Climate Assessments on National and Global Scales
By Paula Whitacre
In the past few months, two major assessments have been released that look at climate change from global and U.S. perspectives, respectively:
- In late March, the Intergovernmental Panel on Climate Change (IPCC) Working Group II issued the report Climate Change 2014: Impacts, Adaptation, and Vulnerability
- In early May, the U.S. Global Change Research Program issued the Third National Climate Assessment
Both assessments draw from scientific evidence to state that climate change is occurring and is already affecting human health, among other impacts. But they have some divergences in emphasis, as well, based on their different areas of focus:
IPCC: Uneven Distribution of Impacts
The IPCC report, as would be expected, looks across the globe, with an emphasis on the poor and other vulnerable populations. It notes, “the poor and those least responsible for GHG [greenhouse gas] emissions will be most severely affected. However, health is also increasingly affected in wealthier countries.”
The report describes how climate change affects water quantity and quality, food security, extreme weather events, air pollution, vector-borne disease, ecosystem changes, and conflict and migration, all of which, in turn, contribute to the burden of disease. “The report concludes that people, societies, and ecosystems are vulnerable around the world, but with different vulnerability in different places,” said Chris Field, Ph.D., a co-chair of the IPCC Working Group II. “Climate change often interacts with other stresses to increase risk.”
The underlying problems related to poverty, starvation, refugeeism, and other drivers of ill health are part of the context in looking at the impacts of climate change on a global level, according to John Balbus, M.D., NIEHS senior advisor for public health, who coordinated the U.S. government review of the IPCC chapter on health and participated in the IPCC process as review editor of the chapter on urban areas. “The IPCC recognizes that climate change is a stressor,” he said. “However, it makes the point that the most important thing to enhance the resilience of the most vulnerable in the world is to address these fundamental problems first.”
To that point, the report states, “The most effective adaptation measures for health in the near-term are programs that implement basic public health measures such as provision of clean water and sanitation, secure essential health care including vaccination and child health services, increase capacity for disaster preparedness and response, and alleviate poverty.”
NCA: Communicating the Urgency
The NCA has a different audience and context in its U.S. orientation. It too underscores that “climate change presents a global health problem,” albeit from the perspective of a highly developed country. In the NCA, as with the IPCC report, health is a more prominent feature than in previous assessments, reflecting the growing evidence about the range of health impacts, including asthma and allergies, cardiovascular disease, and others. (For a summary of the NIEHS role in the NCA, see the June E-Factor.)

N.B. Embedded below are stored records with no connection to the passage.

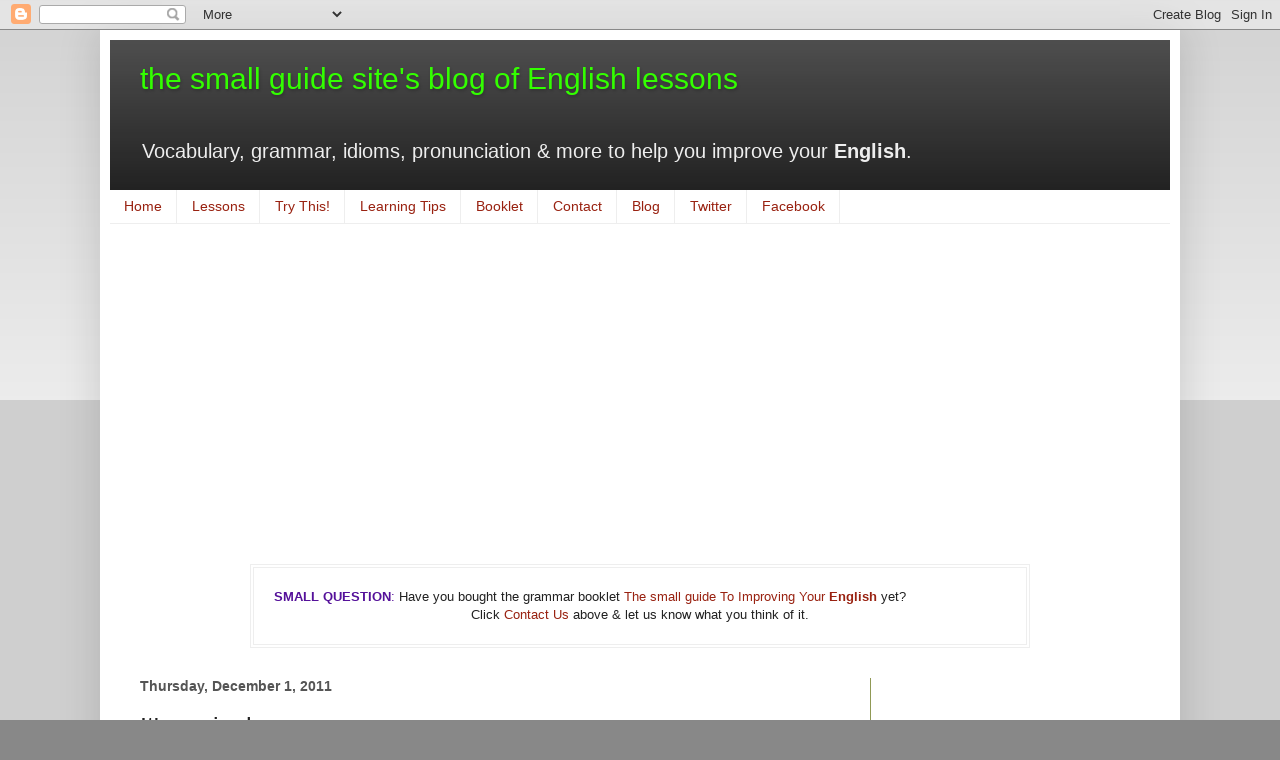

--- FILE ---
content_type: text/html; charset=utf-8
request_url: https://www.google.com/recaptcha/api2/aframe
body_size: 266
content:
<!DOCTYPE HTML><html><head><meta http-equiv="content-type" content="text/html; charset=UTF-8"></head><body><script nonce="bjGlCnzlMrZcD5ghmFtXEw">/** Anti-fraud and anti-abuse applications only. See google.com/recaptcha */ try{var clients={'sodar':'https://pagead2.googlesyndication.com/pagead/sodar?'};window.addEventListener("message",function(a){try{if(a.source===window.parent){var b=JSON.parse(a.data);var c=clients[b['id']];if(c){var d=document.createElement('img');d.src=c+b['params']+'&rc='+(localStorage.getItem("rc::a")?sessionStorage.getItem("rc::b"):"");window.document.body.appendChild(d);sessionStorage.setItem("rc::e",parseInt(sessionStorage.getItem("rc::e")||0)+1);localStorage.setItem("rc::h",'1768728389880');}}}catch(b){}});window.parent.postMessage("_grecaptcha_ready", "*");}catch(b){}</script></body></html>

However, the report frames information from the economic and social circumstances in the United States. "Its conclusions are aimed at raising awareness of the pervasive influence of climate on many different health problems in the United States and identifying the ways in which our relatively wealthy society may still be vulnerable to impacts of climate change," said Balbus.
IPCC and NCA: Co-Benefits
Though new ground to include, both reports include discussion about what are termed the co-benefits associated with climate change adaptation and mitigation. Actions such as the reduction in carbon dioxide emissions through increased use of renewable energy sources can also reduce air pollutants like sulfur dioxide and particulate matter, thus benefiting health as well as climate.
As reported in the IPCC summary report, “researchers and institutions are turning their attention to the co-benefits associated with adaptation and mitigation.”
And, as noted in the NCA, “there is growing recognition that the magnitude of health ‘co-benefits,’ like reducing both pollution and cardiovascular disease could be significant, both from a public health and an economic standpoint.”
The examples in the NCA tend to reflect those associated with a developed economy—such as transportation and urban design—while the first co-benefit listed in the IPCC report relates to household solid fuel combustion. The NCA also warns against what it calls “co-harms,” such as the fact that increasing green space, while positive on many fronts, could also exacerbate some allergies.
Attention to health and climate change—as evidenced by the NCA and IPCC assessments—is growing, including some upcoming global events in which NIEHS will play an important role. “The IPCC is a part of a big gain in international momentum related to an awareness of health impacts of climate change and the co-benefits of action,” said Balbus.
In late August, ministers of health and other government officials, climate change researchers, and public health specialists will convene at the first Climate Change and Global Health Summit in Geneva. One of the expected outcomes, according to Balbus, is a set of recommendations for strengthening the resilience of health systems to maximize the health benefits of climate actions.
Similarly, the Nairobi Work Programme (NWP), a part of the UN Framework Convention on Climate Change that provides technical assistance to low- and middle-income countries related to climate change adaptation, will have health as a sector of focus for the first time. NIEHS has been involved in defining the U.S. position related to its role and contribution in the NWP.
Raising awareness that climate change is a threat to human health, conducting research to build evidence on the links between climate change and health, and strengthening health systems to reduce vulnerability to climate change will help address the health impacts of climate change and produce major health co-benefits.